Written task A
Please decide whether each statement below agrees with the climate commentary, answering yes or no and quoting the deciding words of the text. (i) Britain is described as being roughly on target with Kyoto. (ii) Bob Williams's book on petroleum strategies came out in 1996. (iii) The Guardian's editors list taking a shower instead of a bath as something individuals can do.

Document section
======

As a possible response, the editors cite Chris Thomas, who suggests
"an immediate and progressive" switch to technologies that
produce little or no greenhouse gases, combined with active removal
of carbon dioxide from the atmosphere. ('The death of species', Leader,
The Guardian, January 8, 2004)
"The usual
response to the problem", the Guardian continues, "is to blame
governments. They certainly carry a great deal of the responsibility..."
America is then criticised for abandoning the Kyoto protocol to limit
greenhouse gasses. Britain is praised for being "more or less on
target" with regards to Kyoto, with its performance assisted "fortuitously
by the unrelated decline of its polluting coal-mining industry".
No mention is made of the fact that Kyoto is itself a trivial response
to climate change.
Finally, the Guardian's
editors note: "Although governments undoubtedly have a leading
role to play, there are plenty of things that individuals can do that
could make a dramatic difference... having a shower rather than a bath,
putting a 'hog' in the lavatory cistern, recycling household rubbish,
disposing of household chemicals carefully, encouraging wildlife in
the garden and composting vegetable cuttings".
Governments and
individuals aside, there is of course one other group that might be
deemed worthy of mention - transnational corporations. In 1991, in his
book US Petroleum Strategies In The Decade of the Environment, Bob Williams,
a consultant to the oil and gas industry, described the industry's number
one priority:
"To put the
environmental lobby out of business... There is no greater imperative...
If the petroleum industry is to survive, it must render the environmental
lobby superfluous, an anachronism." (Quoted, Andrew Rowell, Green
Backlash - Global Subversion of the Environment Movement, Routledge,
1996, p.71)
Ron Arnold, also
an industry consultant, told a meeting of the Ontario Forest Industries
Association:
"You must turn
the public against environmentalists or you will lose your environmental
battle." (Quoted Sharon Beder, Global Spin - The Corporate Assault
on Environmentalism, Green Books, 1997, p.22)
The response was
overwhelming:
"Right wing
businessmen like Richard Mellon Scaife and Joseph Coors, and conservative
treasuries like the Mobil and Olin foundations, poured money into ad
campaigns, lawsuits, elections, and books and articles protesting 'big
government' and 'strangulation by regulation', blaming environmentalists
for all the nation's ills from the energy crisis to the sexual revolution."
(Kirkpatrick Sale, The Green Revolution, Hill and Wang, 1993, p.49)

======

(Visual spatial reasoning items)
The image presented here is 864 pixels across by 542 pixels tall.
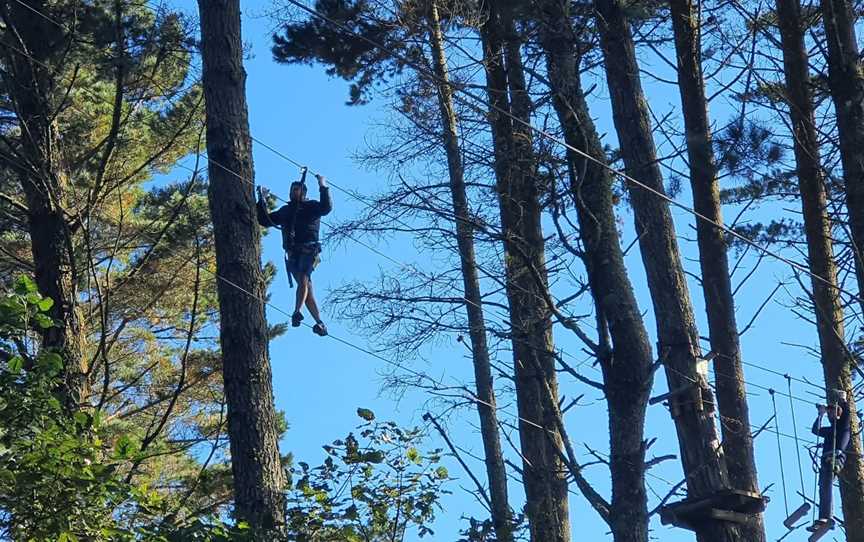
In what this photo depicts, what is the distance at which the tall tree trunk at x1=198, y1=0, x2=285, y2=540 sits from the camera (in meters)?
8.57

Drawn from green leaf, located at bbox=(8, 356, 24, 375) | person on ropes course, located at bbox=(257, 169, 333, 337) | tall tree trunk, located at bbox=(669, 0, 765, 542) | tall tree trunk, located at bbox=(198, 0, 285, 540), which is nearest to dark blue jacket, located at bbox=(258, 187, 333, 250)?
person on ropes course, located at bbox=(257, 169, 333, 337)

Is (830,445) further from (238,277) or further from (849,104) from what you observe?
(238,277)

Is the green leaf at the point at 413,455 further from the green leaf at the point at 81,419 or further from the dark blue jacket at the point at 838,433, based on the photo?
the dark blue jacket at the point at 838,433

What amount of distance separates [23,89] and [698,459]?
272 inches

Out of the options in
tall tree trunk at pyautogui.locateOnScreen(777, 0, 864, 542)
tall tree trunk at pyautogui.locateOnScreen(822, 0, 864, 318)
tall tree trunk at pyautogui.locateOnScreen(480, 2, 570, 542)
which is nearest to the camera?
tall tree trunk at pyautogui.locateOnScreen(480, 2, 570, 542)

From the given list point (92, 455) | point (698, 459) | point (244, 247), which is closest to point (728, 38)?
point (698, 459)

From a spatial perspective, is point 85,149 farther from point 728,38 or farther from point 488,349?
point 728,38

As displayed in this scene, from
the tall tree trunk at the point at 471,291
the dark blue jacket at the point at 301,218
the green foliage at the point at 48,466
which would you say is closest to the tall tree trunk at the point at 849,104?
the tall tree trunk at the point at 471,291

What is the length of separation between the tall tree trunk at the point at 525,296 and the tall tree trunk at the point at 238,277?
3.21 m

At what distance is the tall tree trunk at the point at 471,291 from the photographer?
42.7ft

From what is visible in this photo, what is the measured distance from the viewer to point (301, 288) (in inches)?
436

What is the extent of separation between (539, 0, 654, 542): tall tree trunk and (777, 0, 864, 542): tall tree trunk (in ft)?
13.3

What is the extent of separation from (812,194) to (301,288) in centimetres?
645

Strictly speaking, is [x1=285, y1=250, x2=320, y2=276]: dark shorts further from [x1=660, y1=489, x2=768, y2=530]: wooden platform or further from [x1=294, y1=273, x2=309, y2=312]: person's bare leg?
[x1=660, y1=489, x2=768, y2=530]: wooden platform
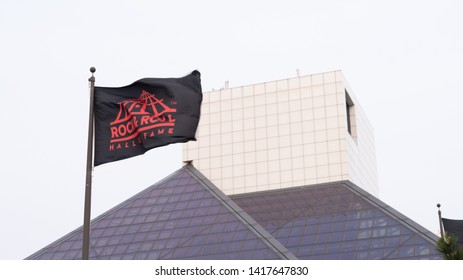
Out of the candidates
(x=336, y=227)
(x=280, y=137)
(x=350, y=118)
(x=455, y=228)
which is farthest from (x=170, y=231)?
(x=455, y=228)

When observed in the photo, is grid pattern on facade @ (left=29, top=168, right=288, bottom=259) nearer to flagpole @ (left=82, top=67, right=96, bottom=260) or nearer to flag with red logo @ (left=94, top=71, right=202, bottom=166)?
flag with red logo @ (left=94, top=71, right=202, bottom=166)

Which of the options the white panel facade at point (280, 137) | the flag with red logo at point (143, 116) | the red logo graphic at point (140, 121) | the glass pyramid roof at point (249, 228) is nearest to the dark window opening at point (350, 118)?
the white panel facade at point (280, 137)

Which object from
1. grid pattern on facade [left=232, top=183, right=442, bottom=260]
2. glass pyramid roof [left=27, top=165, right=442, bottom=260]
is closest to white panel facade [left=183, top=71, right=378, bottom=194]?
glass pyramid roof [left=27, top=165, right=442, bottom=260]

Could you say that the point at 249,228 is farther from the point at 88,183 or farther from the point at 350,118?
the point at 88,183

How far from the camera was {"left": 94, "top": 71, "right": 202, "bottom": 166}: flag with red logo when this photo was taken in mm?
18172

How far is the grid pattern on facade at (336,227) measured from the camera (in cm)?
3644

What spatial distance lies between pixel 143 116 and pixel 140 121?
202 mm

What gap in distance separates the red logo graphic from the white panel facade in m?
29.7

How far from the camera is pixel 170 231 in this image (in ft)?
135

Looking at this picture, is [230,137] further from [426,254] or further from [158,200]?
[426,254]

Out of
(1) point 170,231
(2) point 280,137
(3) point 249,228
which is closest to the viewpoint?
(3) point 249,228

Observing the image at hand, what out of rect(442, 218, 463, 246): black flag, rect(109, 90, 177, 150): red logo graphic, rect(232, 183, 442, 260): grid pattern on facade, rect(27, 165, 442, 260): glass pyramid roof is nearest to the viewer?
rect(109, 90, 177, 150): red logo graphic
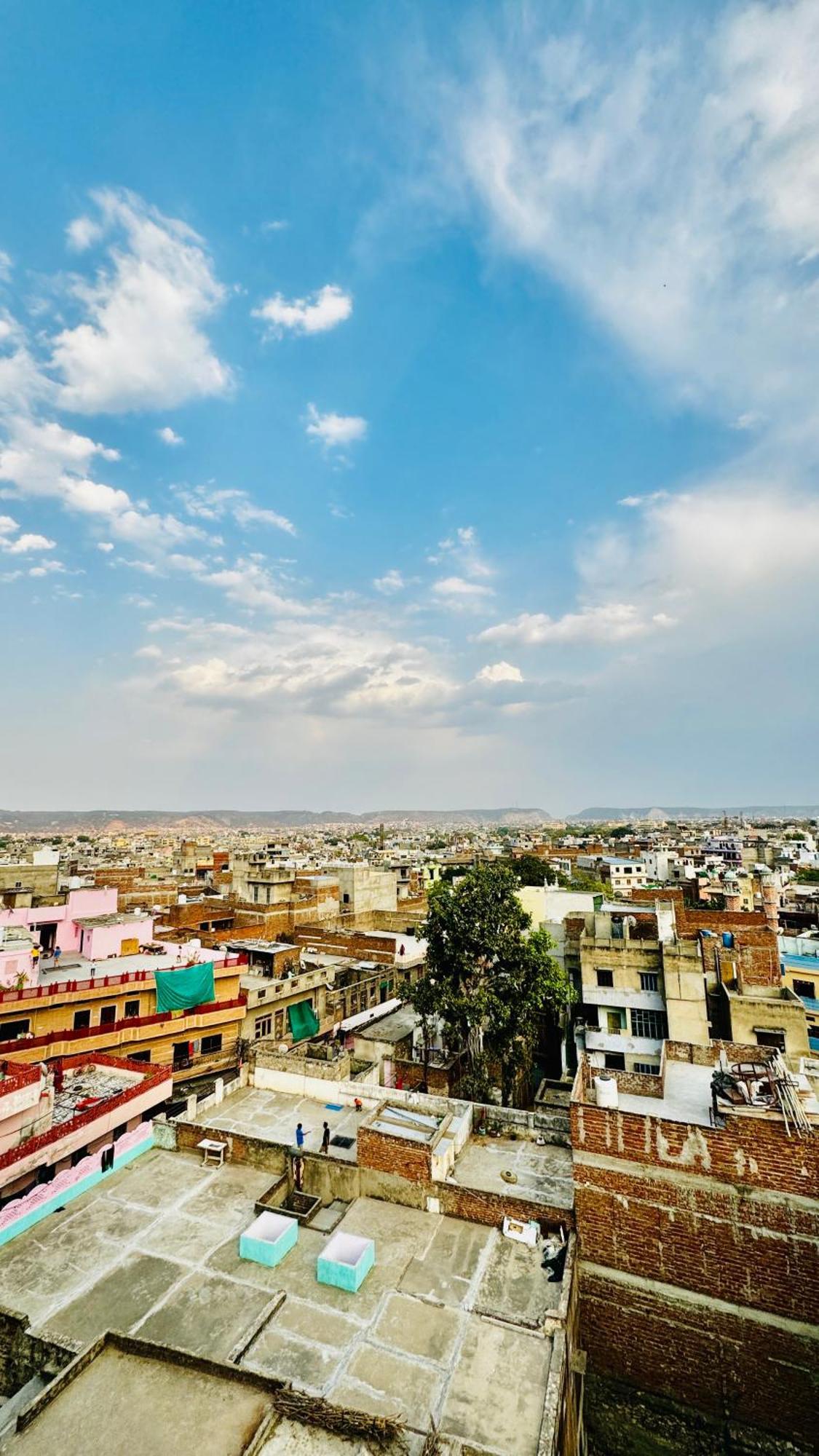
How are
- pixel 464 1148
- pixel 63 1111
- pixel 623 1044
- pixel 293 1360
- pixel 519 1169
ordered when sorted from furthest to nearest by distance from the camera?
pixel 623 1044 → pixel 63 1111 → pixel 464 1148 → pixel 519 1169 → pixel 293 1360

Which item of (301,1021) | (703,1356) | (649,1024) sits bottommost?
(301,1021)

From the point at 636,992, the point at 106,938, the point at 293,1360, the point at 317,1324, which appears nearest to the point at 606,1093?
the point at 317,1324

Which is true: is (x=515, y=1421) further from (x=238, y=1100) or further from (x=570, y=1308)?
(x=238, y=1100)

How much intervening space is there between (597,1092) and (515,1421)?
626 cm

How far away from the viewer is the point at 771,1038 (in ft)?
83.9

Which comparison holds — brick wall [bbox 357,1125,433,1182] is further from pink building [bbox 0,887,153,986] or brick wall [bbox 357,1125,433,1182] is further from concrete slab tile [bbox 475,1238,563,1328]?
pink building [bbox 0,887,153,986]

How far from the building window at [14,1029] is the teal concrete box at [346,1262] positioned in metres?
20.9

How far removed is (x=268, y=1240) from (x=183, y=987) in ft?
65.9

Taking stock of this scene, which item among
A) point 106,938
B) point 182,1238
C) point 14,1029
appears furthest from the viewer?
point 106,938

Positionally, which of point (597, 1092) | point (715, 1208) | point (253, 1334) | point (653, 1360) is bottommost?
point (653, 1360)

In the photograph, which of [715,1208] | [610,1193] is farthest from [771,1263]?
[610,1193]

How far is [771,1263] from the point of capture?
1277cm

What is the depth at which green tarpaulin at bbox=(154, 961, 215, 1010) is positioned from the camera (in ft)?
103

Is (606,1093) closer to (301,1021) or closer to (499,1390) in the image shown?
(499,1390)
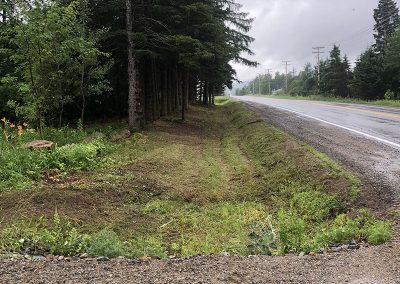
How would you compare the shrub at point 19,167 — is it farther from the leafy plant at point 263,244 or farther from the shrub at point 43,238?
the leafy plant at point 263,244

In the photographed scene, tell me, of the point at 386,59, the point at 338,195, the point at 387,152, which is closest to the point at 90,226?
the point at 338,195

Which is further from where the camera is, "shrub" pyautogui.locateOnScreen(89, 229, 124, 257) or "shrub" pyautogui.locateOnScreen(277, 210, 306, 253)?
"shrub" pyautogui.locateOnScreen(277, 210, 306, 253)

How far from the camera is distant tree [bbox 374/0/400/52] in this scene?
5709 centimetres

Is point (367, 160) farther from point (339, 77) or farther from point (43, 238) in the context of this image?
point (339, 77)

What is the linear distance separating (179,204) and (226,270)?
410 centimetres

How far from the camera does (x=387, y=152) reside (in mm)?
9789

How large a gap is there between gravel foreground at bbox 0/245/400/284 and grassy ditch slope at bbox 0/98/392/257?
631 mm

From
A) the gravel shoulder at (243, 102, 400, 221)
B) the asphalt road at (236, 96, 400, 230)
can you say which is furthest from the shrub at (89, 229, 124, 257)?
the gravel shoulder at (243, 102, 400, 221)

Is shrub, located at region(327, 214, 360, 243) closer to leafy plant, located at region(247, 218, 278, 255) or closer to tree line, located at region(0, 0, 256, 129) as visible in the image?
leafy plant, located at region(247, 218, 278, 255)

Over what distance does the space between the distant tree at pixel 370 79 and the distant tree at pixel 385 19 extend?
43.0 ft

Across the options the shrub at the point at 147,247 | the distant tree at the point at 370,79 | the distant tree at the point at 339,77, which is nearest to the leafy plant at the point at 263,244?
the shrub at the point at 147,247

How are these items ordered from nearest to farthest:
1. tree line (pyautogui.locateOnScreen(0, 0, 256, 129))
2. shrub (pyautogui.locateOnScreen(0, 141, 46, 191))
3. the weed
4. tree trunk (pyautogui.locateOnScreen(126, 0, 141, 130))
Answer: the weed, shrub (pyautogui.locateOnScreen(0, 141, 46, 191)), tree line (pyautogui.locateOnScreen(0, 0, 256, 129)), tree trunk (pyautogui.locateOnScreen(126, 0, 141, 130))

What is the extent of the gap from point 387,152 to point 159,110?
1510 centimetres

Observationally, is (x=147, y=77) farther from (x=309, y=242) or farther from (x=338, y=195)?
(x=309, y=242)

======

Written task B
Extract each line of the listing that contains the word "left".

Solution A
(i) Yes: "more or less on target"
(ii) No: "In 1991, in his book US Petroleum Strategies In The Decade of the Environment"
(iii) Yes: "having a shower rather than a bath"

Solution B
When observed in the photo, is grid pattern on facade @ (left=29, top=168, right=288, bottom=259) nearer to flagpole @ (left=82, top=67, right=96, bottom=260) or nearer to flag with red logo @ (left=94, top=71, right=202, bottom=166)?
flag with red logo @ (left=94, top=71, right=202, bottom=166)
1. grid pattern on facade [left=232, top=183, right=442, bottom=260]
2. glass pyramid roof [left=27, top=165, right=442, bottom=260]
is closest to white panel facade [left=183, top=71, right=378, bottom=194]?
glass pyramid roof [left=27, top=165, right=442, bottom=260]
How far from the camera was {"left": 94, "top": 71, "right": 202, "bottom": 166}: flag with red logo when this photo was taken in mm?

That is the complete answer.